Do you have an argument for avoiding renaming namespaces? So far the
only example you provided is a code fragment that doesn't run. I don't
disagree with you on that example; referring to numpy as np without
telling anyone what np refers to is a bad idea, but no functioning piece
of code could reasonably do that.
Cheers,
Cliff
The perfect rule satisfies both of them, but when I have to choose, I
prefer number 2. Renaming packages, especially those who are world wide
used, may confuse the reader and force him to browse into more code.
From the OP example, I was just pointing the fact that **he alone**
gains 3 characters when **all** the readers need to ask what means "np".
Renaming namespaces with a well chosen name (meaningful) is harmless.
br
Jean-Michel
<snip>
> Maybe I've been a little bit too dictatorial when I was saying that
> renaming namespaces should be avoided.
> Sure your way of doing make sense. In fact they're 2 main purposes of
> having strong coding rules:
> 1/ ease the coder's life
> 2/ ease the reader's life
>
> The perfect rule satisfies both of them, but when I have to choose, I
> prefer number 2. Renaming packages, especially those who are world wide
> used, may confuse the reader and force him to browse into more code.
>
> From the OP example, I was just pointing the fact that **he alone**
> gains 3 characters when **all** the readers need to ask what means "np".

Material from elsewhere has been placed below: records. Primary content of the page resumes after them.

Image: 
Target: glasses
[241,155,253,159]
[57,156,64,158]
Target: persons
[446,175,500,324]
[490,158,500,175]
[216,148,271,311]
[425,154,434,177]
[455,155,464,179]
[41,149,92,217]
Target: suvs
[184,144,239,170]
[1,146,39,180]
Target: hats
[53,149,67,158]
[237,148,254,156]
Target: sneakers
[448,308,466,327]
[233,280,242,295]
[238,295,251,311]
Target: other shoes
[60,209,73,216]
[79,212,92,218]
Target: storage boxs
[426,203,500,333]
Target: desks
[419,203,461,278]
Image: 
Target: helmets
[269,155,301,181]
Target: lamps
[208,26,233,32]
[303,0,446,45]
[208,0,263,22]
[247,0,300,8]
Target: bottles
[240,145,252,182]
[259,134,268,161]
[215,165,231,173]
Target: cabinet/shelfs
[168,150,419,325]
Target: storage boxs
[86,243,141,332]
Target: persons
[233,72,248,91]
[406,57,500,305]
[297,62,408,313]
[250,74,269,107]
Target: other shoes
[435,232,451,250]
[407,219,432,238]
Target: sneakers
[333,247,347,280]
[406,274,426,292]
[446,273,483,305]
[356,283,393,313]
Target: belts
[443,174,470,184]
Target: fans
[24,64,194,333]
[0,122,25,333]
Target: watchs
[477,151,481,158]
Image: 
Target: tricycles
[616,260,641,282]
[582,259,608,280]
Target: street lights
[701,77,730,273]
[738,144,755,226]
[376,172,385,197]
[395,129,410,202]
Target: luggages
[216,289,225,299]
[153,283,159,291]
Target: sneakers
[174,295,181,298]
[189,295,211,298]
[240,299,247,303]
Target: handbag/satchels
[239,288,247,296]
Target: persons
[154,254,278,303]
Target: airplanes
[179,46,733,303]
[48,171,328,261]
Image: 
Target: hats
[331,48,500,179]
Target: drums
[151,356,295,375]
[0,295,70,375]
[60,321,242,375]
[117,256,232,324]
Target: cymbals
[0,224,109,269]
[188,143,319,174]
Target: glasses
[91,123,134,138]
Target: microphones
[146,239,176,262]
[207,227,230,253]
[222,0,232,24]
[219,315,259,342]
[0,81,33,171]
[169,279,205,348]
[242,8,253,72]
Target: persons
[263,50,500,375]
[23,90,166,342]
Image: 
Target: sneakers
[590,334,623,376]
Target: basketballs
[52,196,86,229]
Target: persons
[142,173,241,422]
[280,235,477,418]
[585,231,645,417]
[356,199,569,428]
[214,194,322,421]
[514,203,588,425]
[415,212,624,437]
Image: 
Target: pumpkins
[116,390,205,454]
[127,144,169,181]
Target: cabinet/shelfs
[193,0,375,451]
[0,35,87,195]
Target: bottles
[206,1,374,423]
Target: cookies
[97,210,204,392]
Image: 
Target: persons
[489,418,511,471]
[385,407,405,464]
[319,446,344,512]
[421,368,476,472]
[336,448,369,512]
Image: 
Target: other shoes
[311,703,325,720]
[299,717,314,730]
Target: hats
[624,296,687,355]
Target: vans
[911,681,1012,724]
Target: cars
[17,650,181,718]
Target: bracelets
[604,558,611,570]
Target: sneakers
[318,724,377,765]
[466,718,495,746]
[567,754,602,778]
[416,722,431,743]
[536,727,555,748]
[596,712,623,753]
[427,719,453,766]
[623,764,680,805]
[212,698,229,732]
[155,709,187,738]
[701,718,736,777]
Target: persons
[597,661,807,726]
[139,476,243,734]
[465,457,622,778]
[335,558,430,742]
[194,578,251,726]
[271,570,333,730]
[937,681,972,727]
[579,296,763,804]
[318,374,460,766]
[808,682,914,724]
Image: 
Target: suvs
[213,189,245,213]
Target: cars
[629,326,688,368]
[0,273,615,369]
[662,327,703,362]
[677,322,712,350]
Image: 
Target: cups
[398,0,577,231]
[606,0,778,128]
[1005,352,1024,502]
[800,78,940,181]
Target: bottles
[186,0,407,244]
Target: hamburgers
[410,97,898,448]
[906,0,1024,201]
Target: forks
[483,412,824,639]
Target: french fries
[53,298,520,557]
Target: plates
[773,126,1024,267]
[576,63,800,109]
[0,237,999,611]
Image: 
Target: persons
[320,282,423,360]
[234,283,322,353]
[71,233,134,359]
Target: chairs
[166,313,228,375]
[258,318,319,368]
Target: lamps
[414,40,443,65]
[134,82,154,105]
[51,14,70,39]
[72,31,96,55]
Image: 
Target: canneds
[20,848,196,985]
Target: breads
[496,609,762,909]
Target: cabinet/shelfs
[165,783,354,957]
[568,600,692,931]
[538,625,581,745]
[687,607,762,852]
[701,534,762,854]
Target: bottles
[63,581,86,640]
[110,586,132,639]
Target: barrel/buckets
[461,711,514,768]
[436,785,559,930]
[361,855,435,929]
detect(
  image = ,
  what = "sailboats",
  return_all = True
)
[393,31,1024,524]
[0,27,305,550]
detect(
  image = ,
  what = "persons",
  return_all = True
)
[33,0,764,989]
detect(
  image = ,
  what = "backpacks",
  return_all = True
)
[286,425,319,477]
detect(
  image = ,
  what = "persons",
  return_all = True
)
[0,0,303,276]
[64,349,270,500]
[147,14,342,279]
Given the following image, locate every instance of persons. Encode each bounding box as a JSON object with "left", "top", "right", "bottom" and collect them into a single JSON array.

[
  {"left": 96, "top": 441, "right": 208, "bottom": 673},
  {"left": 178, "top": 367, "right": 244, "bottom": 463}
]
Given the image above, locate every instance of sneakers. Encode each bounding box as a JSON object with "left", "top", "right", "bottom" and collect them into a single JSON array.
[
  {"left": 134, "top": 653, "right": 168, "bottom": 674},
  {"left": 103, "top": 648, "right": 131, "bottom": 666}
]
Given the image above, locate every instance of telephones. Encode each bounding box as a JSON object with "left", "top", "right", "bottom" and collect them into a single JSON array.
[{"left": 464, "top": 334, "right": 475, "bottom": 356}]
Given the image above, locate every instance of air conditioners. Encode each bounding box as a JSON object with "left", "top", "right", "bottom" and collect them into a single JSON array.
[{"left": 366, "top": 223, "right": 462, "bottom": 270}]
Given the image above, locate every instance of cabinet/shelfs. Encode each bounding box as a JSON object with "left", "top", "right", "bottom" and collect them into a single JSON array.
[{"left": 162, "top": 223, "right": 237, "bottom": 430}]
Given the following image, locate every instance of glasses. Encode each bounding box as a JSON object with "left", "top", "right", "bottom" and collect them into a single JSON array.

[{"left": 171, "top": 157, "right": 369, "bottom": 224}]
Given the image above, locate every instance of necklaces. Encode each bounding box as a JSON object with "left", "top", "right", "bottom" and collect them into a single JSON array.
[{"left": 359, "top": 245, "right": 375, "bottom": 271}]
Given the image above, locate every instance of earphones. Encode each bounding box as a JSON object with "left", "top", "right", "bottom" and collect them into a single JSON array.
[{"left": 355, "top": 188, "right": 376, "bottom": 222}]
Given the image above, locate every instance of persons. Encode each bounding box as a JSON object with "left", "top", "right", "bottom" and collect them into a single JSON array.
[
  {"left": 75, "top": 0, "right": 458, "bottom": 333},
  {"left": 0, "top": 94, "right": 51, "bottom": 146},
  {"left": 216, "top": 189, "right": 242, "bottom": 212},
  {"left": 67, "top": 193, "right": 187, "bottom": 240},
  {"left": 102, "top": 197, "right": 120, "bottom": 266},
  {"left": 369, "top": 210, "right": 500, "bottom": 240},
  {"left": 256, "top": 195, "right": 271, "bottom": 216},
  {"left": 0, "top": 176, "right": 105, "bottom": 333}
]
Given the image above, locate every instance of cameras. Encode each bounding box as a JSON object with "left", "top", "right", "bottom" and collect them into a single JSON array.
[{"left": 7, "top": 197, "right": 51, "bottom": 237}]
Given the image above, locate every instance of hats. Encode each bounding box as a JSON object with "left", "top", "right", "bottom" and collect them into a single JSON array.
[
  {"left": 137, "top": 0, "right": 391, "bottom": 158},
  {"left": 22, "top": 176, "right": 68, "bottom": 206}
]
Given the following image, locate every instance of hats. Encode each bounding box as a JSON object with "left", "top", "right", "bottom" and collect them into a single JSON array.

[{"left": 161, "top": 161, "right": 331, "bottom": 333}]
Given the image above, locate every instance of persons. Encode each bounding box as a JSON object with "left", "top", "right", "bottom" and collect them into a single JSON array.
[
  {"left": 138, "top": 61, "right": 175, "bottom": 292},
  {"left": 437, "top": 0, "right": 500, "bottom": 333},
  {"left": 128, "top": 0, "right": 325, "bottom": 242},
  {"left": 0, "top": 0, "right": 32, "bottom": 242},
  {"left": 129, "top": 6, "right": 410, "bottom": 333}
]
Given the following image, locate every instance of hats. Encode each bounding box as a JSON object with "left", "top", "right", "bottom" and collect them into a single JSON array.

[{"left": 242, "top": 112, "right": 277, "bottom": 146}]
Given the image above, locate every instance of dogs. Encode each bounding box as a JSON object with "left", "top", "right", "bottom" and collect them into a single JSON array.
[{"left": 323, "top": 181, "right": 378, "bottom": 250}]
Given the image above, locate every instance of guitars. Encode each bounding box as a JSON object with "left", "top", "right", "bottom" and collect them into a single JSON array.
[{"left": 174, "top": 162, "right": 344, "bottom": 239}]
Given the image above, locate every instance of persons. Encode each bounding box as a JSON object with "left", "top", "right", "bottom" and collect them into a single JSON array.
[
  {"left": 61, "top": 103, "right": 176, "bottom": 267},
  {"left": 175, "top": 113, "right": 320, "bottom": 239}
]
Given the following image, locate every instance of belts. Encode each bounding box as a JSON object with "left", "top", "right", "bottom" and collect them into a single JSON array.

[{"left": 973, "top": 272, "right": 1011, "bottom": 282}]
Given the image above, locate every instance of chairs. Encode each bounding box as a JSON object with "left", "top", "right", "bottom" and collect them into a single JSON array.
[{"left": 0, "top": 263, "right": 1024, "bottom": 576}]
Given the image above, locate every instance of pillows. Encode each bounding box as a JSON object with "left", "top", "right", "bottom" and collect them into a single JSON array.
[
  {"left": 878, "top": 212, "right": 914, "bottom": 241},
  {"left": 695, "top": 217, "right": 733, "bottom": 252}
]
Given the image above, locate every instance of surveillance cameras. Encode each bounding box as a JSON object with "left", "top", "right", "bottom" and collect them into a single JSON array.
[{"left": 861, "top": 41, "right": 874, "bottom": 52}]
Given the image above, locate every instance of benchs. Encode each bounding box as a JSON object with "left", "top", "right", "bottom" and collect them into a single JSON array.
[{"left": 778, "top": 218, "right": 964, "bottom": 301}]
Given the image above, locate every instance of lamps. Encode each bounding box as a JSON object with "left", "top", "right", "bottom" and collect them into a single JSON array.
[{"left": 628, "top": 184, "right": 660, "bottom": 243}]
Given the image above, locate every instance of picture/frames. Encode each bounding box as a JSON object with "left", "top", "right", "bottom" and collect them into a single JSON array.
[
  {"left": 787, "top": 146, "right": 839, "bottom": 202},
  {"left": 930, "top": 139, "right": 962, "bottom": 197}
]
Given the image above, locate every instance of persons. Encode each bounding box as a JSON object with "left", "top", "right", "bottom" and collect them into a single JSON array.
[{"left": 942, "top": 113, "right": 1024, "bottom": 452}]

> Renaming namespaces with a well chosen name (meaningful) is harmless.
As long as you keep all import statements at the head of the file, there
is no readability problems with renaming namespace.
Glance at the header file, see:
import numpy as np
and it's not hard to mentally switch np as numpy...
well, as long as your header doesn't look like this:
import numpy as np
import itertools as it
import Tkinter as Tk
from time import time as t
yep, your example is good, no namespace renaming ... :o)
I would gladly accept the following renaming:
import theMostEfficientPythonPackageInTheWorld as meppw
Hopefully, package names are often usable as provided.
Moreover, writing numpy instead of np is not harder for the coder than
switching mentally from np to numpy for the reader. It's just about who
you want to make the life easier, the coder or the reader ?
br
Jean-Michel
> Moreover, writing numpy instead of np is not harder for the coder than
> switching mentally from np to numpy for the reader. It's just about who
> you want to make the life easier, the coder or the reader ?
<shrug> It depends on the audience. For those familiar with numpy and the np
convention, it's easier to read code that uses np because there are many lines
with several numpy functions called in each.
--
Robert Kern
"I have come to believe that the whole world is an enigma, a harmless enigma
that is made terrible by our own mad attempt to interpret it as though it had
an underlying truth."
-- Umberto Eco
My point was, use namespace renaming whenever that improves readability;
however like all tools, don't overuse it
Another usecase might be when you have two similarly named package which
might bring confusion on which is which if left as is.